Эта кажущаяся нелепость не ограничивается законами Ньютона. Некоторые типы полей также позволяют импульсам распространяться через них с бесконечной скоростью. Всякий раз, когда скорость становится бесконечной, расстояние в пространстве теряет всякое значение и мир превращается в недетерминистский, в нем правит не закон, а прихоть. Все, что физики пытались создать начиная со времен Древней Греции, рухнуло бы. Налагая ограничение на максимальную скорость, теория относительности восстанавливает закон и порядок, не говоря уже о том, что она охраняет вашу корзину для белья. Как сказал Стив Гиддингс, теоретик-ледолаз: «Все, что нелокально, потенциально может оказаться мусором». Относительность подтверждает старую интуитивную догадку о том, что нелокальность сделала бы Вселенную непостижимой.

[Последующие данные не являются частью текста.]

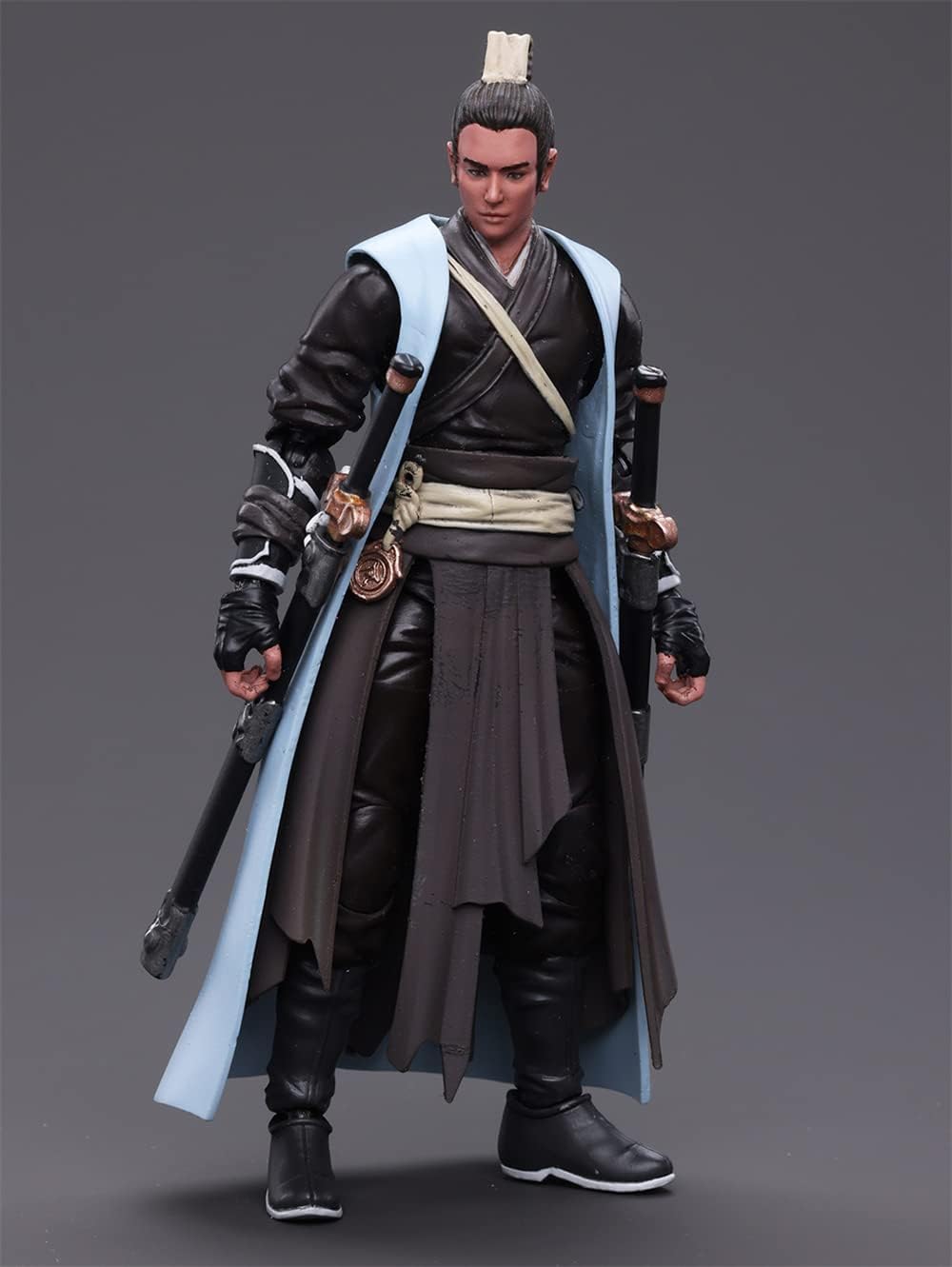 JoyToy 1/18 Scale Dark Source Battle for The Stars Chinese Ancient Warriors Jianghu Taichang Sect Qing Ding Action Figure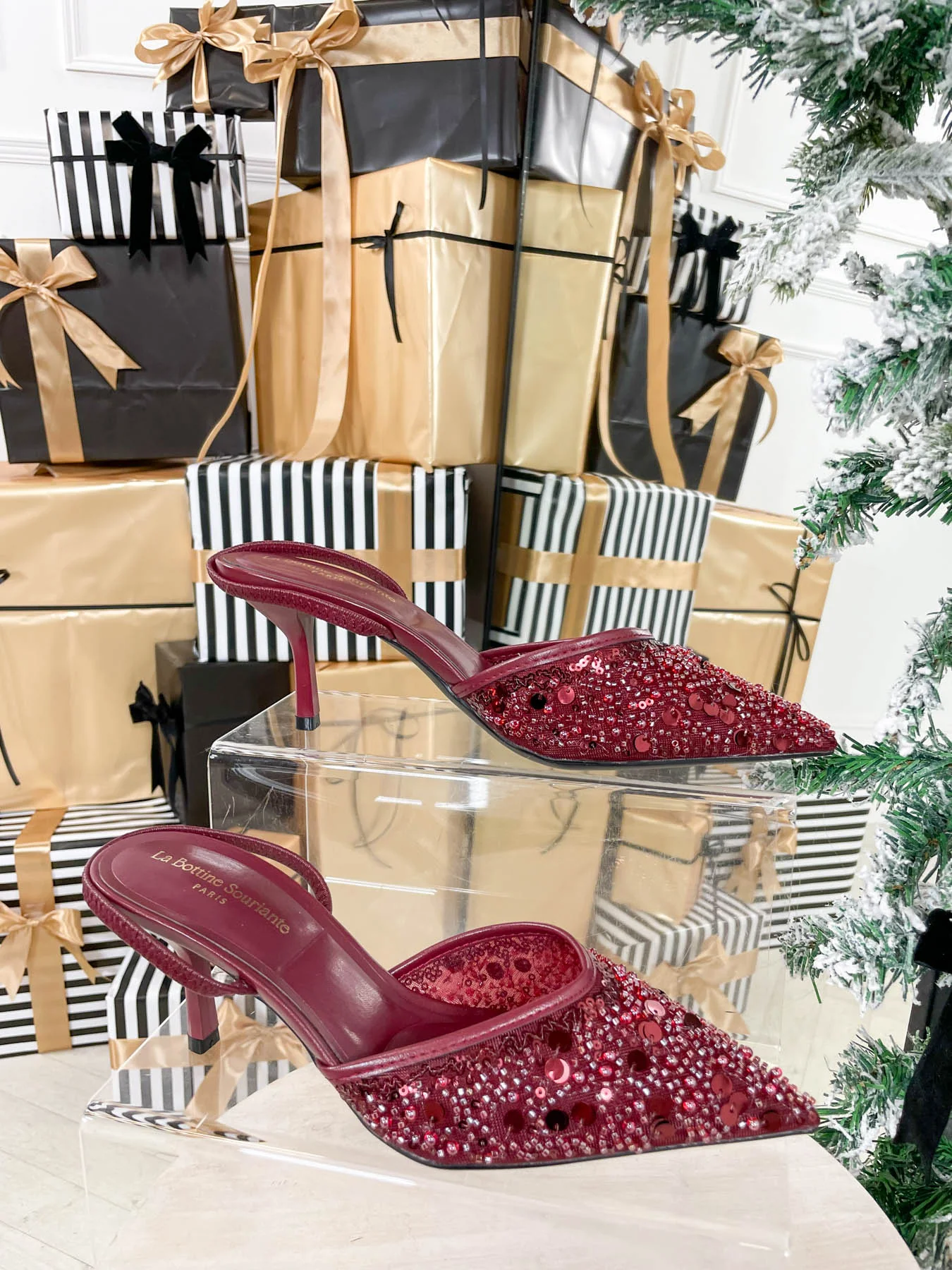 Halo Heel - Wine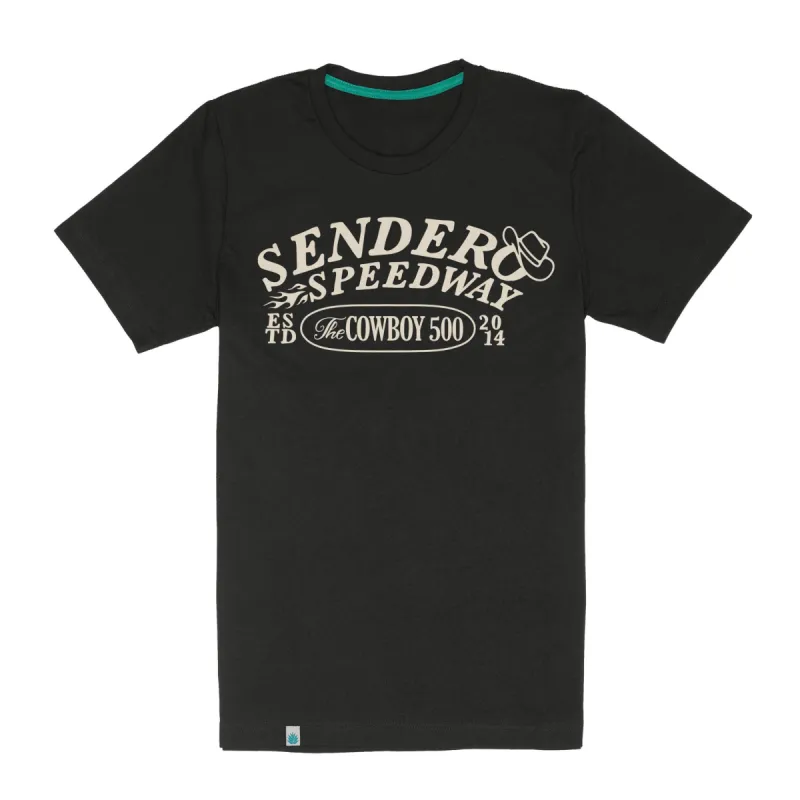 Sendero Speedway T-Shirt sold by Sendero Provisions CO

Давайте подведем итог того, как обстояли дела накануне квантовой революции. В Античности философы убеждали себя в том, что объекты взаимодействуют, только сталкиваясь друг с другом. Во времена Ньютона они убеждали себя в том, что взаимодействие путем прямого контакта на самом деле не имело никакого смысла и что объекты должны воздействовать друг на друга на расстоянии. Затем с Майкла Фарадея началось еще одно изменение взглядов, которое достигло кульминации при Эйнштейне, и все решили, что объекты должны взаимодействовать локально. Даже Нильс Бор, который не соглашался с Эйнштейном во многом другом, назвал дальнодействие «иррациональным» и «абсолютно непостижимым».

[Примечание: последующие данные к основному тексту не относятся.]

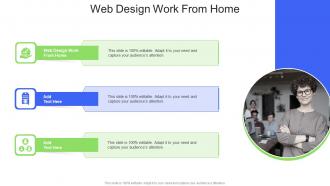 Web Design Work From Home In Powerpoint And Google Slides Cpb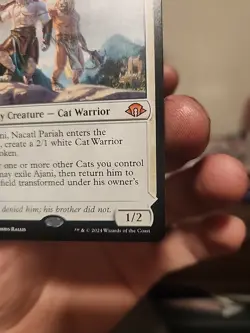 Ajani, Nacatl Pariah Modern Horizons 3 MTG - Image 5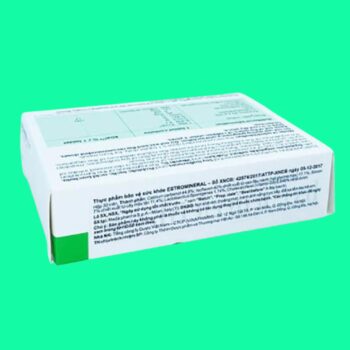 Estromineral có tác dụng gì?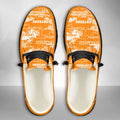 NCAA Tennessee Volunteers Custom Name Hey Dude Shoes 05 M22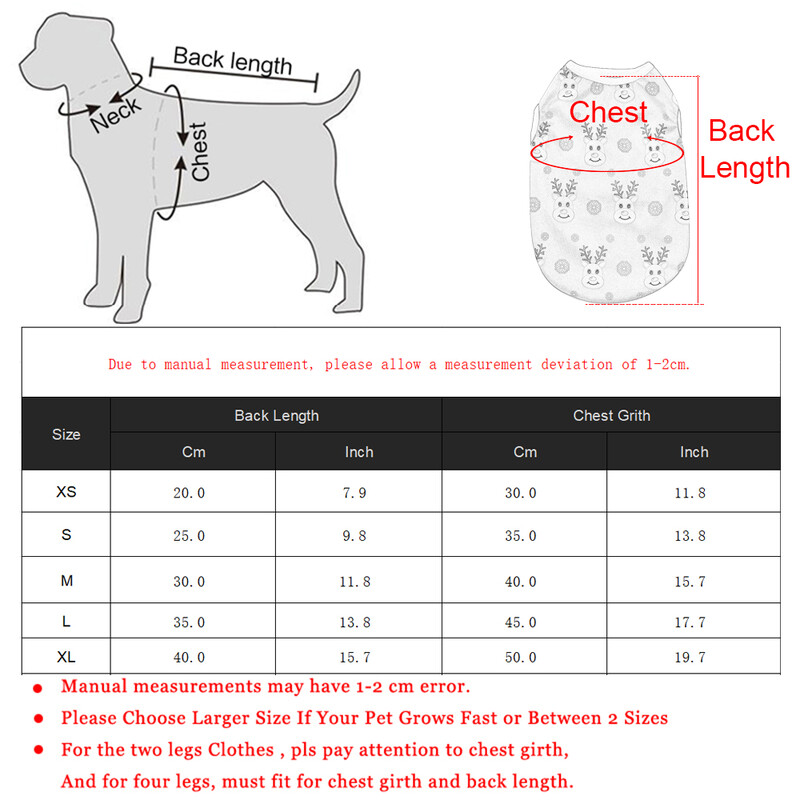 Kalėdiniai šunų drabužiai mažiems ir vidutiniams šunims katės liemenės kostiumas Juokingi šuniuko kačiuko marškinėliai festivalio dovana prancūzų buldogų naminių gyvūnėlių komplektai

Атомисты различали два аспекта локальности. Принцип локального действия гласит, что воздействия не перепрыгивают из одного места в другое, но проходят через все промежуточные точки. А принцип отделимости гласит, что каждый отдельный объект обладает своей независимой реальностью. У мира есть структура — вещи не сливаются вместе, образуя бесформенную массу. Электромагнитное, гравитационное и другие поля воплощают обе эти идеи, но таким образом, о котором античные атомисты не могли даже помыслить. Объекты могут взаимодействовать не только при соприкосновении, но также и путем непрерывного воздействия: за счет колебаний полей. Каждая точка поля является отдельным объектом сама по себе, существование которого — объективный факт, признаваемый всеми наблюдателями.
Если греческие философы, а позже и философы-механицисты полагали, что локальность самоочевидна, то Эйнштейн считал необходимым ее обосновать. Какой бы важной она ни была, с его точки зрения, он осмотрительно признавал ее предположением, о котором нужно судить по практическому успеху той системы взглядов, частью которой оно является. И эта система взглядов, несомненно, имела успех. То, насколько хорошо полевые теории работали сообща, утвердило локальность в обоих ее аспектах.
Итак, физики действительно думали, что на сей раз они правы. Однако как раз в момент своего триумфа принцип локальности — а с ним и вся классическая концепция пространства — подвергся новым нападкам со стороны возникшей тогда квантовой механики. Идея, которую философы и физики в течение двух с половиной тысячелетий пытались не допустить, — о том, что взаимодействия могут происходить, невзирая на оковы пространства, — все-таки нашла себе лазейку. Поскольку Эйнштейн так глубоко внедрил локальность в науку, ее новые трудности потрясли основы науки сильнее, чем когда-либо, и физики все еще расхлебывают последствия.